While disability has been gaining attention throughout the course of this election cycle, I believe more can be done to focus on key issues that affect the disability community. As such, my goal in creating this video was to hold creators of all political ads and all who are involved in campaigns accountable to include disability rights in a meaningful way in their messaging. We need to be talking about substantial topics that affect all people with disabilities, especially people whose disability identity intersects with other minority identities – issues including employment, affordable and accessible housing, Social Security, mental health care, the incarceration of people with disabilities, subminimum wage… as you can tell, there are so many crucial issues! There is so much at stake for people with disabilities this election, and so while this video is meant to hold people accountable, it is also intended to propel conversations and encourage both candidates and voters with and without disabilities to recognize the importance of disability issues. It’s time to ask the questions and have the conversations about disability that really matter.

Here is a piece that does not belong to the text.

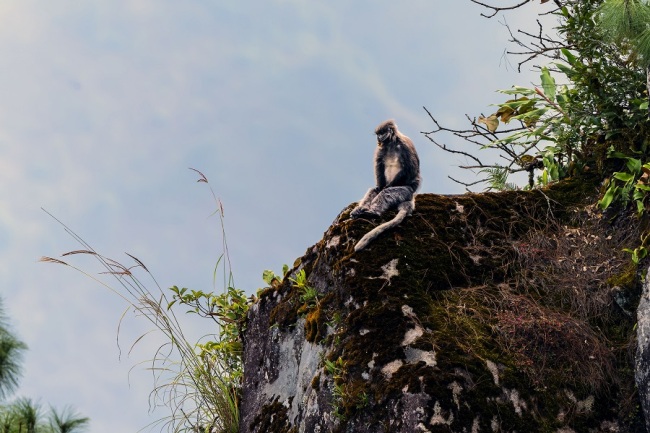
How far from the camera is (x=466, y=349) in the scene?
542 centimetres

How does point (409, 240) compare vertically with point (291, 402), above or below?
above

Jensen Caraballo shares his story of being institutionalized in a nursing home as a teen. Jensen spent over five years living in an institution, and he wasn’t the only one. According to research, more than 200,000 non-elderly people with disabilities in the U.S. reside in nursing homes. Join the fight for freedom of people with disabilities, and support the Independent Living Movement.
Mizuki Hsu enjoyed the freedoms of accessibility while she attended college in the United States. Upon returning to Japan, she encountered barriers when applying for work including a quota system that actually excludes people with disabilities, required disability disclosure and inaccessible buildings.
Watch the video now and check out Mizuki’s Moon Rider 7 Project – A Place to Know More About Ability.
Emily and Ellen Ladau share their mother-daughter story in this new Rooted in Rights “Storytellers” video. Both Emily and Ellen have physical disabilities and use wheelchairs. Ellen shares her worries about becoming a parent, and the bias and cruelty she has experienced. They both acknowledge the “bumps” along the way. However, as Emily states, “no one with a disability should ever be made to feel guilty . . . for having children.”
When Dr. Jennifer Arnold was a young hospital volunteer, she told visitors that she was planning to go to medical school. They responded, “Oh, why would you go to medical school? Don’t you juggle or play the piano or do some type of entertainment?”
Little People are too often “pigeonholed” into certain occupations solely based off of their size and stature. Cuquis Robledo sat down with Bill Klein and Dr. Jennifer Arnold of TLC’s The Little Couple to discuss barriers and discrimination Little People face when seeking jobs.